Boehringer Ingelheim (BI) on Sunday became the seventh drug manufacturer to deny 340B pricing on its products when hospitals contract with pharmacies to dispense the medicines, hospitals reported yesterday.
BI this morning confirmed that it has begun denying 340B pricing to hospitals on bill to/ship to orders involving contract pharmacies. BI told covered entities on June 31 that it would take the step on Aug. 1.
Some 340B hospital pharmacy executives and staff said yesterday that, depending on the wholesaler involved, BI National Drug Codes (NDCs) either have been removed from 340B contract pharmacy accounts, or the NDCs appear with wholesale acquisition cost pricing.
One hospital said the unit price of one BI product for shipment to a contract pharmacy rose from $0.28 to $478.00, a 170,614% increase.
Community health centers, HIV/AIDS clinics, and other federal grantee covered entities are exempt from BI’s new policy. It applies to all BI products except the company’s specialty drugs OFEV, Gilotrif, and Praxbind. BI will let hospitals without an in-house pharmacy designate a single contract pharmacy location to receive and dispense BI products.
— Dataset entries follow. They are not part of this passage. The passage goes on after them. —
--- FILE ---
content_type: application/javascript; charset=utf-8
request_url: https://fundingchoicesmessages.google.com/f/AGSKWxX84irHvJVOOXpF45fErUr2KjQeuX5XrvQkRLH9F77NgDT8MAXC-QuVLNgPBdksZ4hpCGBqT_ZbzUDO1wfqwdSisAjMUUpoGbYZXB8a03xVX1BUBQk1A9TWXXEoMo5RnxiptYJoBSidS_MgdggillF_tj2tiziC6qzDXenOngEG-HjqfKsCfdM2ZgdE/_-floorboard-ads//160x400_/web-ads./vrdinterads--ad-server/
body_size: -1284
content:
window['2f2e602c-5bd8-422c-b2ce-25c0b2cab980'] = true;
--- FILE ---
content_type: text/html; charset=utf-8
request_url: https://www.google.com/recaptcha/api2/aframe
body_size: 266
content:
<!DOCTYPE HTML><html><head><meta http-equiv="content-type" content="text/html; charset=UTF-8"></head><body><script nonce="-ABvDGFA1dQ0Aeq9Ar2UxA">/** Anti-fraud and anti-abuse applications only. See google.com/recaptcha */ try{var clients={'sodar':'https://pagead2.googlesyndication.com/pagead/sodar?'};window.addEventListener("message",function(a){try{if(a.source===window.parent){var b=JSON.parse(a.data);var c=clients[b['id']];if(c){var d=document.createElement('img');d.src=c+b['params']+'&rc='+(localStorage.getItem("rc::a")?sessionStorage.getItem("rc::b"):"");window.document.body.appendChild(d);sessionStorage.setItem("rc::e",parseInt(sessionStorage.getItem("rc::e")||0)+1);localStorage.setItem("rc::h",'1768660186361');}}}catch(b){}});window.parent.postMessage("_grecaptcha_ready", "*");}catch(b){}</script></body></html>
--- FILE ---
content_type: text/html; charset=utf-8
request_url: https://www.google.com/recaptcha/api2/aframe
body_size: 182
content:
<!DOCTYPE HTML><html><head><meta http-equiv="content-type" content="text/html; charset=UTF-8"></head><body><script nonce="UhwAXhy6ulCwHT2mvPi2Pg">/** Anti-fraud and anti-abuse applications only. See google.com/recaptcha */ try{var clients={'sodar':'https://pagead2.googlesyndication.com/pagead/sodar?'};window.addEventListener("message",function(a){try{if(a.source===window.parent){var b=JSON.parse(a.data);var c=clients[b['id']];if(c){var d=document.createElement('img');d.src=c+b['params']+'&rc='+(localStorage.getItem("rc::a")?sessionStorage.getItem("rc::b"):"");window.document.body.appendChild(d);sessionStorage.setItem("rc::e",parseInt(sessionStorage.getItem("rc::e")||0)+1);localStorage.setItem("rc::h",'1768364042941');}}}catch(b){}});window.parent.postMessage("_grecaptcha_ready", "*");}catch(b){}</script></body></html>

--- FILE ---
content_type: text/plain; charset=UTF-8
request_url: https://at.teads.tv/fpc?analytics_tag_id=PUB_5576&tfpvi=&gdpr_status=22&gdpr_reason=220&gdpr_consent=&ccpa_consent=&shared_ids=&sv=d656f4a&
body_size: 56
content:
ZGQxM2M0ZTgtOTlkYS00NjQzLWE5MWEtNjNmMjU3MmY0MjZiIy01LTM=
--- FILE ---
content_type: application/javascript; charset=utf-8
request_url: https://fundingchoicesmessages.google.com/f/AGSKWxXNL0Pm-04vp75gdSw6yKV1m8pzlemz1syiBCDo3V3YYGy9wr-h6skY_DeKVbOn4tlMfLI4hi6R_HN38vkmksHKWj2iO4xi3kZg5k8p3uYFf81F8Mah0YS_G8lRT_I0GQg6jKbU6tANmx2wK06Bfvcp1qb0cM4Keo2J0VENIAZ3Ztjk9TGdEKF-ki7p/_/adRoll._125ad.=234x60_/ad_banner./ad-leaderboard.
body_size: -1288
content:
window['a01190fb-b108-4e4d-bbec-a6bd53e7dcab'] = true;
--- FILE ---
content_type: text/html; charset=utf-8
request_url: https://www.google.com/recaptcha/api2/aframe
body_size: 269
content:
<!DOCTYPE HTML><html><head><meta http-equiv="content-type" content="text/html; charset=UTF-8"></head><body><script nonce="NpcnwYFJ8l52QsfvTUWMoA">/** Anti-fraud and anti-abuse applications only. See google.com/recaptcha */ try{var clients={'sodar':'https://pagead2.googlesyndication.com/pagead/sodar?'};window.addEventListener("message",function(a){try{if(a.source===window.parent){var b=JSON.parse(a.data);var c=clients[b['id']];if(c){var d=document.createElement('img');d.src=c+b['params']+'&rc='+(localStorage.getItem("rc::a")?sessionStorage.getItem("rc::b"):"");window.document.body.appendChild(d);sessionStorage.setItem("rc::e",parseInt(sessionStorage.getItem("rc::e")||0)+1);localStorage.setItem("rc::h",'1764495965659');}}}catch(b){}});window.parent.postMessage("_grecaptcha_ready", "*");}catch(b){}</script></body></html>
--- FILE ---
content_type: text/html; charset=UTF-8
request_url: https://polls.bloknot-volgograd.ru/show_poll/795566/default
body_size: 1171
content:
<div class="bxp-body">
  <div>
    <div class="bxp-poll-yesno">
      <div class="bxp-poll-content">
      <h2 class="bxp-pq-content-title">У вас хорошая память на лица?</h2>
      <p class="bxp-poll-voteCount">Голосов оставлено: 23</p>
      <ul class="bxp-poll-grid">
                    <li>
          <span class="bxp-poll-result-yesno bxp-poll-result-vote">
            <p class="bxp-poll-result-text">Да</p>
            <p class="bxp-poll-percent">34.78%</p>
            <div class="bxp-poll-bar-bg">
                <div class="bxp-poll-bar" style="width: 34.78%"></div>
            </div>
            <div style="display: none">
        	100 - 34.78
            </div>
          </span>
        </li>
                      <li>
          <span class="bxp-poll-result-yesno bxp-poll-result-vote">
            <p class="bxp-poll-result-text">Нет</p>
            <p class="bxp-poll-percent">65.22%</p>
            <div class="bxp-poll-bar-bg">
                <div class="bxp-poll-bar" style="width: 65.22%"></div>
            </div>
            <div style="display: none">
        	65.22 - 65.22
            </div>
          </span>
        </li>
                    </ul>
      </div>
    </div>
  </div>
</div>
Hospitals will have to register with drug manufacturer vendor 340B ESP to make their contract pharmacy designation.
On May 17, the U.S. Health Resources and Services Administration (HRSA) sent letters to Astra Zeneca, Eli Lilly, Novartis, Novo Nordisk, Sanofi, and United Therapeutics stating that the companies’ restrictions on 340B pricing when entities use contract pharmacies have resulted in overcharges and violate the 340B statute. It said the companies must immediately resume offering such pricing and repay entities for overcharges. Failure to comply could results in imposition of civil monetary penalties, HRSA said.
All six companies are suing HRSA, and none has complied.
“We are continuing to engage Boehringer Ingelheim and will evaluate next steps as needed,” HRSA said yesterday.
Chris Marsh, BI Senior Vice President, Market Access, said this morning, “Boehringer Ingelheim is in communication with HRSA about the implementation of its policy.”
“Boehringer Ingelheim is committed to the 340B program and looks forward to working with all stakeholders now and in the future to ensure access to life-enhancing medicines for patients,” Marsh said.
Hospital groups last month slammed BI’s announcement.
“The decision of Boehringer Ingelheim, a multi-billion-dollar drug company, to violate the 340B law and withhold required discounts to many hospitals serving low-income and rural communities is appalling,” said 340B Health President and CEO Maureen Testoni.
“It’s another sad chapter in the pharmaceutical industry’s campaign to undermine the 340B program, and we will continue to fight these damaging and illegal policies,” said Beth Feldpush, senior vice president of policy and advocacy for America’s Essential Hospitals.